Geldend van 01-01-2024 t/m heden

Regeling van de Staatssecretaris van Economische Zaken van 14 juli 2008, nr. WJZ 8086374, houdende regels ten aanzien van het afnemen van examens ten behoeve van frequentiegebruik (Examenregeling frequentiegebruik 2008)

Paragraaf 1. Algemeen

Artikel 1

In deze regeling wordt verstaan onder:

  • a. erkende instelling: een instelling die door de minister is erkend om in het kader van deze regeling één of meerdere examens feitelijk af te nemen;

  • b. kandidaat: degene die zich voor deelneming aan een examen heeft aangemeld;

  • c.
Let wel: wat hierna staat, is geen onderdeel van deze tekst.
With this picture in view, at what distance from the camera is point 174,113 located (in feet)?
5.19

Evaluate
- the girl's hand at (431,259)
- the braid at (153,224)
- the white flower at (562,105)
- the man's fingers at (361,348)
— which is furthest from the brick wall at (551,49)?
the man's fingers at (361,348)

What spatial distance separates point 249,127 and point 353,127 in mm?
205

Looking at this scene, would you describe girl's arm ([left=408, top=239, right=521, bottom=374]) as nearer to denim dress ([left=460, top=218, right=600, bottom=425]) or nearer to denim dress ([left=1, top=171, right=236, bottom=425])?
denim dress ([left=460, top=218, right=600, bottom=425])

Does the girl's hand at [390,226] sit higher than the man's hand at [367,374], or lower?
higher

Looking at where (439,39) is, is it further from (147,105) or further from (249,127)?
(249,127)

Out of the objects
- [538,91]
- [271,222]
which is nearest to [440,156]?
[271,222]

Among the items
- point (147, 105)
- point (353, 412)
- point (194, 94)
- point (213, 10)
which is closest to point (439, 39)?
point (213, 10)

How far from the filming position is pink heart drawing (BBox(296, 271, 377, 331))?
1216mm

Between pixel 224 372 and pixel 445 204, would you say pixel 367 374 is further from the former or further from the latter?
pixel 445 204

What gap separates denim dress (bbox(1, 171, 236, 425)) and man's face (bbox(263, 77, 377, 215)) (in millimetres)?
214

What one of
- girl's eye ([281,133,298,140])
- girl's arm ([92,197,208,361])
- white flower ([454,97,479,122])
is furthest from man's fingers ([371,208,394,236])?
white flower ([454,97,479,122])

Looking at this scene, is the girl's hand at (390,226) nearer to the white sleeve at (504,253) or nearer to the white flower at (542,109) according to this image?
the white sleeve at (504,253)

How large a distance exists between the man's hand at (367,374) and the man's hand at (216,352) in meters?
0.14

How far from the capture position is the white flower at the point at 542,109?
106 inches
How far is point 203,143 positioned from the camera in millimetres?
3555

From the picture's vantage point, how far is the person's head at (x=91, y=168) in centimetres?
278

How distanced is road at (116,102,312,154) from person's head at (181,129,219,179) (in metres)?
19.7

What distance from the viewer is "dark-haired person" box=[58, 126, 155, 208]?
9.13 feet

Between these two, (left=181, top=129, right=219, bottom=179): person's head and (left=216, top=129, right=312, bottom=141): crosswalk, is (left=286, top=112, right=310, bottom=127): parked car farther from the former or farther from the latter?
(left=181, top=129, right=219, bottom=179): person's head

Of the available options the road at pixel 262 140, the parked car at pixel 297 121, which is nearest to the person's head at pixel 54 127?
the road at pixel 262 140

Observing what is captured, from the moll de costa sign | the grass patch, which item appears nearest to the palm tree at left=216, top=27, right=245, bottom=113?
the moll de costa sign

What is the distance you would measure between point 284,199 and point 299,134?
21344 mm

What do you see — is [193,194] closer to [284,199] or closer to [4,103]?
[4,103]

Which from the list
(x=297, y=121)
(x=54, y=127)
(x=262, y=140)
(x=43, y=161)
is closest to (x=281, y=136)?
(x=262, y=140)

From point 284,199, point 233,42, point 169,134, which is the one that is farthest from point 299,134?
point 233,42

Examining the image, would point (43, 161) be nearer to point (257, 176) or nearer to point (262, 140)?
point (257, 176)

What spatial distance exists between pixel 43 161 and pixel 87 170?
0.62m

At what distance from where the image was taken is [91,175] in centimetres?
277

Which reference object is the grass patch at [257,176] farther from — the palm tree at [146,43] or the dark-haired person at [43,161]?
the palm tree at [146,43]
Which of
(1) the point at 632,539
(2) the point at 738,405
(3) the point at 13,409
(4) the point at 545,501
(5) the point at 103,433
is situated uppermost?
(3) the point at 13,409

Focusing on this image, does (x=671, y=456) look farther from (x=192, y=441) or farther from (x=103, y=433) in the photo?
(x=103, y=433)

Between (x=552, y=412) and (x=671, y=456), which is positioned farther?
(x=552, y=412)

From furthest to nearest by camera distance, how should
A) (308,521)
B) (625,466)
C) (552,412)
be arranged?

HAREC-certificaat: geharmoniseerd amateurradiozendexamen certificaat (HAREC) als bedoeld in de Recommandatie T/R 61-02 van de Conférence Européenne des Postes et des Télécommunications (CEPT);

  • d. N-certificaat: een Amateur Radio Novice Examination Certificate als bedoeld in rapport nr. 32 van het European Radiocommunications Committee;

  • e. GMDSS: Global Martime Distress and Safety System, het wereldwijde radiocommunicatiesysteem ten behoeve van de veiligheid van de scheepvaart;

  • f. zeevaartschool: een door de Minister van Onderwijs, Cultuur en Wetenschap als zodanig erkende instelling, welke op MBO-niveau 3 en 4 een opleiding verzorgt op basis van opleidingscodes 25679, 25677, 25680 en 25683, en op HBO-niveau met opleidingscode 34384;

  • g. radiozendamateur: degene die vanuit een persoonlijke belangstelling en zonder financieel oogmerk gebruik maakt van frequentieruimte ten behoeve van het opdoen van vaardigheden, het communiceren via de radio en het doen van technisch onderzoekingen;

  • h. minister: Minister van Economische Zaken en Klimaat;

  • i. Regionaal akkoord: akkoord met betrekking tot de radiotelefoondienst voor de binnenvaart (Basel-overeenkomst, Stcrt. 2003, 153).

Artikel 2

  • 1 De minister:

    • a. stelt de theorie-examenopgaven, het vraagtype, de daarbij behorende juiste antwoorden, het aantal vragen, de tijdsduur en de minimumscore voor een geslaagd examen vast; en

    • b. kan de praktijkexamenopgaven en de juiste wijze van uitvoering daarvan vaststellen.

  • 2 De minister:

    • a. neemt de theorie-examens af; en

    • b. kan de praktijkexamens afnemen of door erkende instellingen laten afnemen.

Artikel 4

  • 1 Indien een kandidaat zich schuldig heeft gemaakt aan onregelmatigheden voor, tijdens of na een examen, kan de minister het examen van de desbetreffende kandidaat ongeldig verklaren.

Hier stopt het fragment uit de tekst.